Important east–west routes include U.S. Route 33, and West Virginia Routes 62, 87, and 331. Route 33 crosses the Ohio River at Ravenswood, and forms the northern boundary of the district to Silverton; the district line then continues from Silverton to The Y along Old West Virginia 56, meeting the Parkersburg Road at The Y, south of Sandyville. Route 62 runs along Mill Creek between Ripley and Ripley Landing, then follows the Ohio River past Millwood, and runs into the hills as far as Mount Alto, where it turns west and enters Mason County, continuing along the river to Point Pleasant. Route 331 runs between Mount Alto and Cottageville. Route 87 passes through Evans on its course from Chestnut and Baden in eastern Mason County to Route 62, west of Ripley.

==History==

Until 1831, all of the territory that would become Jackson County was part of Mason, Kanawha, and Wood counties. All of the Eastern District was part of Mason County. After West Virginia was admitted to the Union in 1863, the counties were divided into civil townships, which were converted into magisterial districts in 1872. Jackson County was divided into five magisterial districts: Grant, Ravenswood, Ripley,
Union, and Washington. The only major change to occur in the district boundaries prior to the 1990s occurred in 1866, when a trapezoidal section of Union District in Mason County, including the village of Rockcastle and the headwaters of Thirteenmile Creek, was transferred to Jackson County, and attached to Ripley District. Otherwise, the names and boundaries of the historic districts remained largely unchanged for over a hundred and twenty years.

In the 1990s, Jackson County was redistricted in order to equalize the area and population of its magisterial districts as nearly as possible. All of Union District was combined with the northwestern portion of Ripley District, and the southwestern corner of Ravenswood District, to form the Eastern Magisterial District. The western boundaries of the new district follow the lines of Union and Ripley Districts, but new boundaries were drawn separating the Eastern District from its neighbors in Jackson County. The boundary with the Northern District follows U.S. Route 35 and Old West Virginia 56 from the Ohio River to The Y, then runs south along the Parkersburg Road until it meets the original southern boundary of Ravenswood District. From there, the Eastern District continues eastward to the original boundary of Washington District, where it turns south until it reaches Mill Creek. At Mill Creek, the boundary runs westward along the creek, encircles the town of Ripley, nearly all of which is in the Eastern District, then runs south along the Charleston Road, Pleasant Valley Road, and Jim Ridge Road to the county line.
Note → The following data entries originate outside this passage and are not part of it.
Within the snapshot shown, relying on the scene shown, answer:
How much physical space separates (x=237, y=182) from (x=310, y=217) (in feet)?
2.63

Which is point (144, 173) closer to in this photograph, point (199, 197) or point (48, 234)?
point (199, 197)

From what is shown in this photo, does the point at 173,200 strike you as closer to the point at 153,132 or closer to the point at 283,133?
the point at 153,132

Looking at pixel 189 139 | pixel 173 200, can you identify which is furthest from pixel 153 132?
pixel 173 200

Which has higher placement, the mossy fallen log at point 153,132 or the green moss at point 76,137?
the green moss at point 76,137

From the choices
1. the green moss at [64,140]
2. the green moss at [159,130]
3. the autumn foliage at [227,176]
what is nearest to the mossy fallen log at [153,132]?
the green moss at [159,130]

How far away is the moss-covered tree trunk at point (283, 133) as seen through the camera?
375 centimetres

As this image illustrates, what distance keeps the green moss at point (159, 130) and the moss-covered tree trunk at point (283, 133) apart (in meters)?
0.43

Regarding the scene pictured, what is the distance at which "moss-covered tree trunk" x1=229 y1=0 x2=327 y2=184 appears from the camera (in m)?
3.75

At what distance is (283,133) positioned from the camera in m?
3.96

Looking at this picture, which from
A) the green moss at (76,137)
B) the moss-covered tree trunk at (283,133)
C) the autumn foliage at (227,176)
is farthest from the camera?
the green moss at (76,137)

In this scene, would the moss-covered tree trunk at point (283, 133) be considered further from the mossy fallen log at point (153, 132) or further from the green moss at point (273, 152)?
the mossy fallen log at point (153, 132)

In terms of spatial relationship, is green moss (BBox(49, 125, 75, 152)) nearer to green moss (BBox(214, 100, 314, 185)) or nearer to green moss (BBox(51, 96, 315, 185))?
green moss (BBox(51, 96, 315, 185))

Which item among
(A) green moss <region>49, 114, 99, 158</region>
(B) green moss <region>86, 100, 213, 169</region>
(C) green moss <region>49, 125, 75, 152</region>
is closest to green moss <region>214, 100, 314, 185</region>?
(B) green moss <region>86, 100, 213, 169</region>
Because redistricting proved confusing with county records, the West Virginia Legislature provided for the original magisterial districts to continue in the form of tax districts, which continued to serve administrative functions other than the apportionment of county officials. The current magisterial districts are used for those functions requiring equal representation between the residents of the various district, and as such are currently the minor civil division of record for the United States Census Bureau.

Historical population
| Census | Pop. | Note | %± |
| 2000 | 9,654 |  | — |
| 2010 | 10,576 |  | 9.6% |
| 2017 (est.) | 11,013 |  | 4.1% |
United States Census Bureau, U.S. Decennial Census, 2000, 2010.